- Active: 1939–1945
- Country: New Zealand
- Branch: New Zealand Military Forces
- Type: Infantry
- Size: ~700–900 personnel
- Part of: 5th Brigade, 2nd Division
- Engagements: Second World War Battle of Greece; Battle of Crete; North African Campaign; Italian Campaign;

= 23rd Battalion (New Zealand) =

The 23rd Battalion, also known as the Canterbury-Otago Battalion, was an infantry battalion of the New Zealand Military Forces during the Second World War. Formed in November 1939 as part of the 5th Brigade, 2nd Division of the 2nd New Zealand Expeditionary Force.
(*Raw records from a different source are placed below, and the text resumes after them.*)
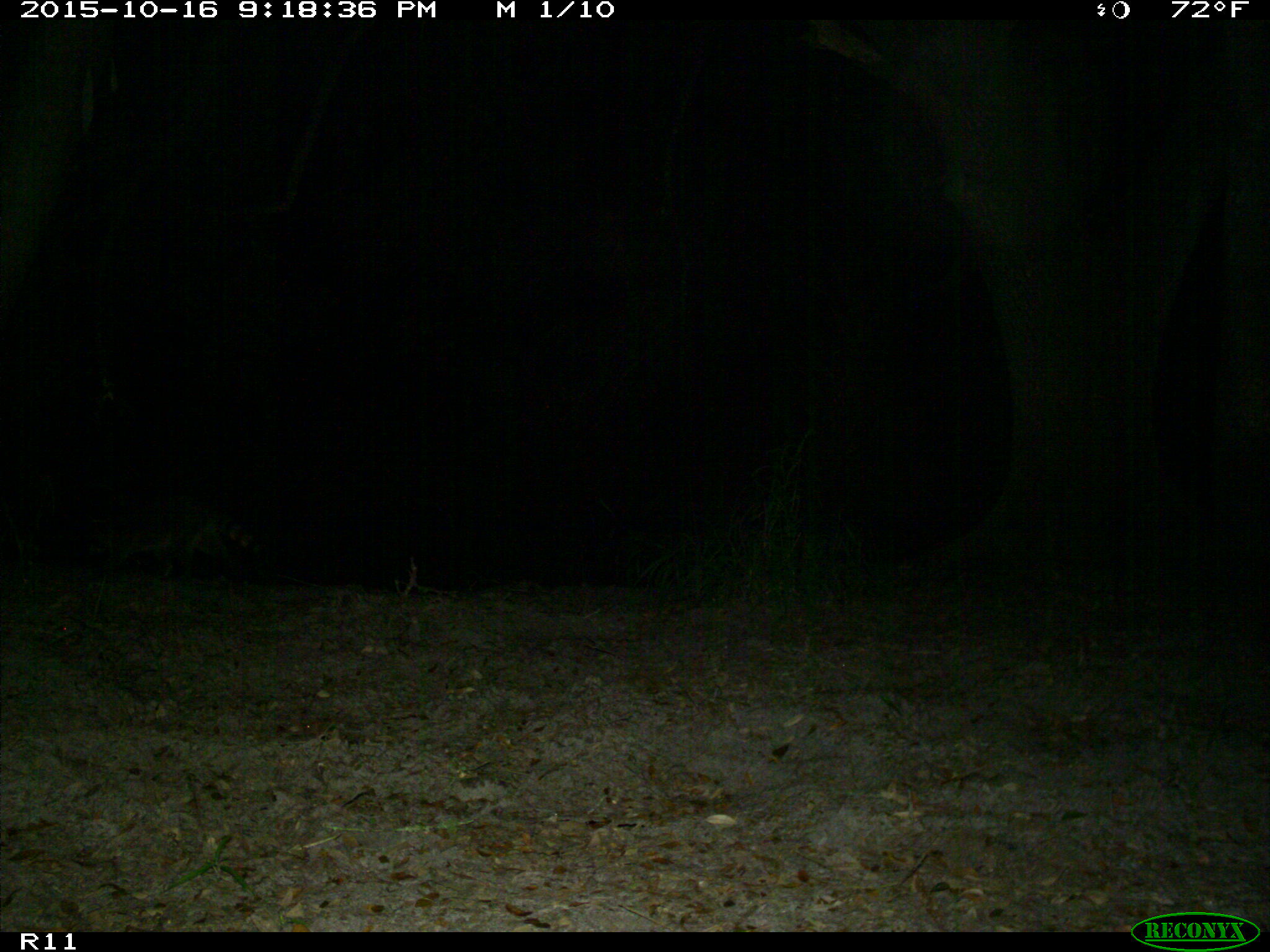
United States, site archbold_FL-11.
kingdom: Animalia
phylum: Chordata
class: Mammalia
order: Carnivora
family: Procyonidae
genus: Procyon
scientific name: Procyon lotor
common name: common raccoon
Procyon lotor (common raccoon).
After undertaking training at Burnham Camp the battalion sailed from New Zealand on 1 May 1940. The battalion saw action in Greece, Crete, North Africa, and Italy.

==History==
===Formation and training===
Following the outbreak of the Second World War, the New Zealand government authorised the formation of the 2nd New Zealand Expeditionary Force (2NZEF), for service at home and abroad. Following consultation with the British government, it was decided that the main New Zealand contribution to the war effort would be in the form of an infantry division, the 2nd New Zealand Division, under the command of Major General Bernard Freyberg. The new division would require nine battalions of infantry and consequently, several infantry battalions were formed from 1939 to 1940 with New Zealand volunteers.
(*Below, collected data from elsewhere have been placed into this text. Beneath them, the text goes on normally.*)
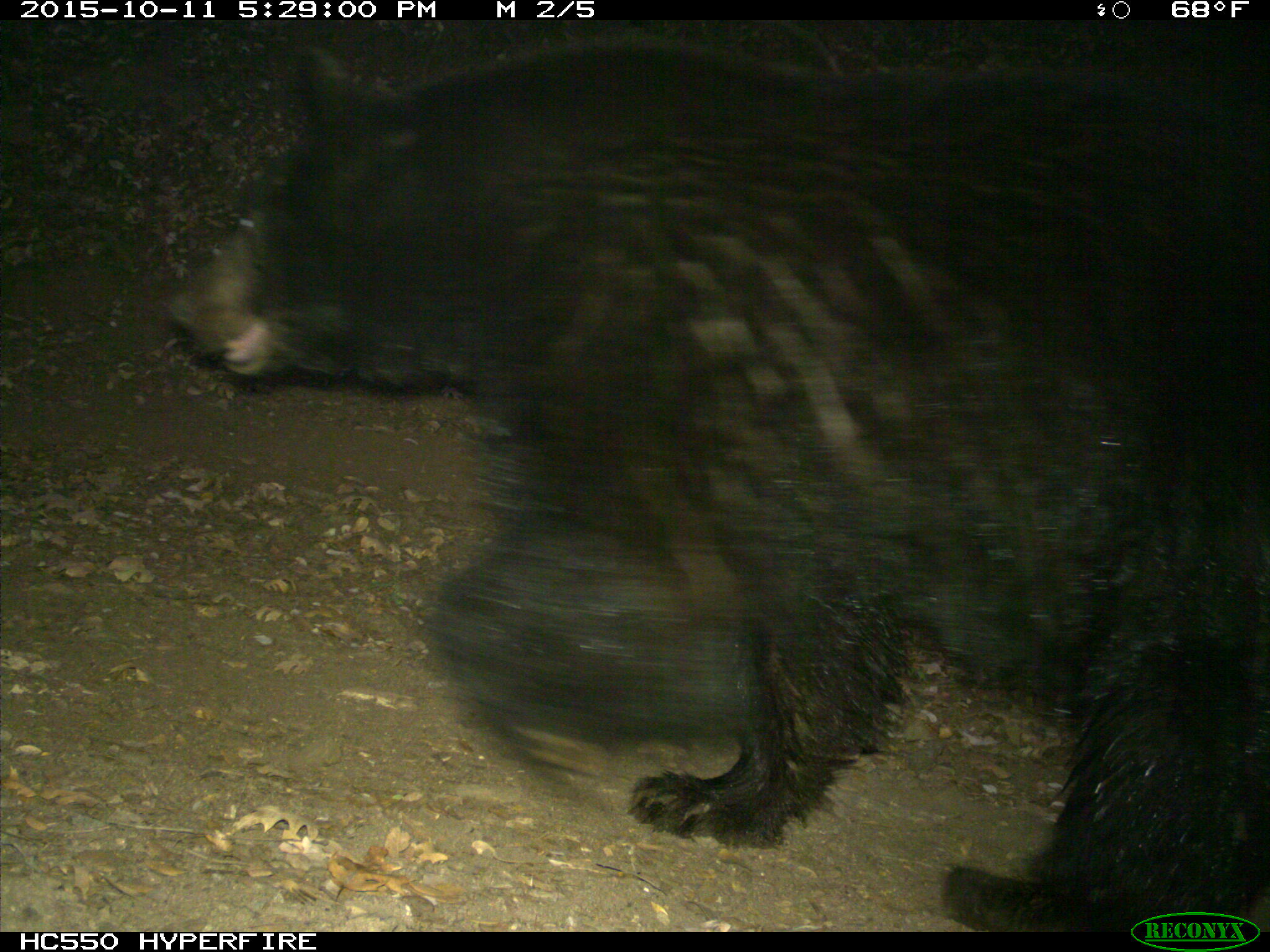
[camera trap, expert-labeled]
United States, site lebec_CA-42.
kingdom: Animalia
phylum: Chordata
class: Mammalia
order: Carnivora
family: Ursidae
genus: Ursus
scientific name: Ursus americanus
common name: american black bear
The 23rd Battalion, also known as the Canterbury-Otago Battalion, was formed in January 1940 under the command of Lieutenant Colonel A. S. Falconer. It was the last of three infantry battalions designated to make up the second echelon of the 2nd New Zealand Division, destined for overseas service. Its personnel were all volunteers were drawn from the South Island of New Zealand. They were formed into four rifle companies, designated A to D and corresponding to the Canterbury, Southland, Nelson/Marlborough/West Coast and Otago districts.
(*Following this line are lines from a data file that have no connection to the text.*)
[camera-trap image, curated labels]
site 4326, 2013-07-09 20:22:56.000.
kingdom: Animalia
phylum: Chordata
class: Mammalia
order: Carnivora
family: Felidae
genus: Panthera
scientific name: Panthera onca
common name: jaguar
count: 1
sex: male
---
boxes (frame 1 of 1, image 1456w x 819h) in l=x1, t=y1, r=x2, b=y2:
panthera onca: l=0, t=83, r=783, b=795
After completing rudimentary training, the battalion embarked for England in May 1940 as part of the 5th Infantry Brigade, 2nd New Zealand Division. Sailing on the transport Andes, they made port calls at Perth, in Australia, Cape Town, and Freetown before arriving at Gourock, in Scotland, in June. Following this, the battalion spent the remainder of the year on garrison duties in the south of England where they were positioned to respond in case of a cross-Channel invasion by the Germans in the wake of the Fall of France.

==Greece==
The British Government anticipated an invasion of Greece by the Germans in 1941 and decided to send troops to support the Greeks, who were already engaged against the Italians in Albania. The 2nd New Zealand Division was one of a number of Allied units dispatched to Greece in early March.

==Commanding officers==
The following officers served as commanding officer of 23rd Battalion:
- Lieutenant Colonel A. S. Falconer (January–August 1940; March–May 1941);
- Lieutenant Colonel D. F. Leckie (August 1940–March 1941; May–June 1941);
- Lieutenant Colonel R. E. Romans (June 1941; July 1942–April 1943; August–December 1943);
- Lieutenant Colonel C. N. Watson (June–July 1942);
- Lieutenant Colonel J. R. J. Connolly (April–May 1943; December 1943–May 1944);
- Lieutenant Colonel M. C. Fairbrother (May–August 1943);
- Lieutenant Colonel W. B. Thomas (December 1943; June–August 1944; October 1944–May 1945);
- Lieutenant Colonel E. D. Blundell (May 1944);
- Lieutenant Colonel E. A. McPhail (May–June 1944; August–October 1944);
- Lieutenant Colonel D. G. Grant (May–September 1945);
- Major D. P. W. Harvey (September–December 1945).